Collected data:
+ + +

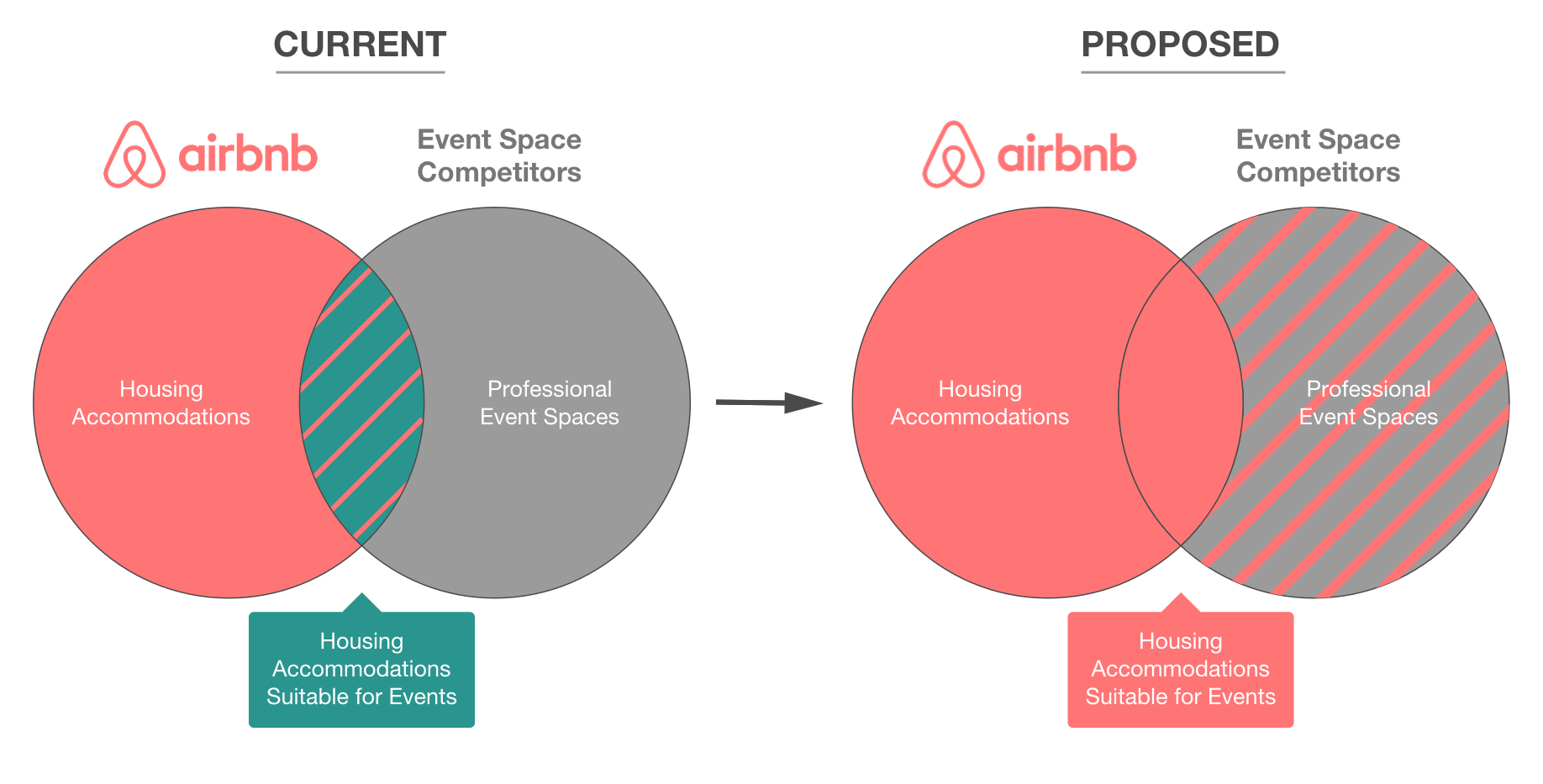 CURRENT

airbnb

Event Space Competitors

Housing Accommodations

Professional Event Spaces

Housing Accommodations Suitable for Events

PROPOSED

airbnb

Event Space Competitors

Housing Accommodations

Professional Event Spaces

Housing Accommodations Suitable for Events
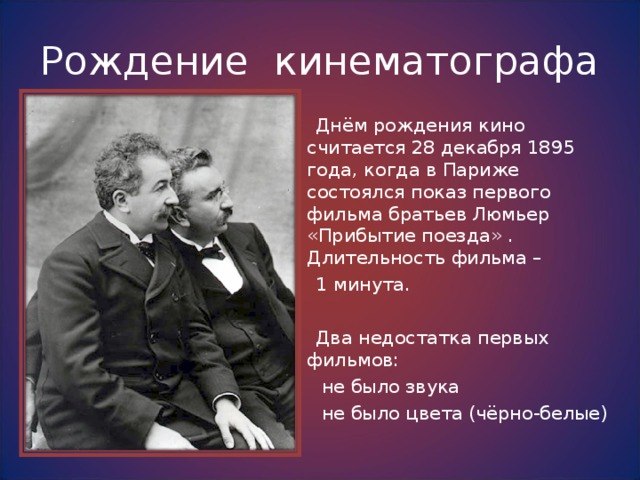 Рождение кинематографа

Днём рождения кино считается 28 декабря 1895 года, когда в Париже состоялся показ первого фильма братьев Люмьер «Прибытие поезда» . Длительность фильма –
1 минута.

Два недостатка первых фильмов:
не было звука
не было цвета (чёрно-белые)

+ + +

Text only, pictures out: give every record again as written.

YOUR SOLUTION:
 CURRENT

airbnb

Event Space Competitors

Housing Accommodations

Professional Event Spaces

Housing Accommodations Suitable for Events

PROPOSED

airbnb

Event Space Competitors

Housing Accommodations

Professional Event Spaces

Housing Accommodations Suitable for Events
 Рождение кинематографа

Днём рождения кино считается 28 декабря 1895 года, когда в Париже состоялся показ первого фильма братьев Люмьер «Прибытие поезда» . Длительность фильма –
1 минута.

Два недостатка первых фильмов:
не было звука
не было цвета (чёрно-белые)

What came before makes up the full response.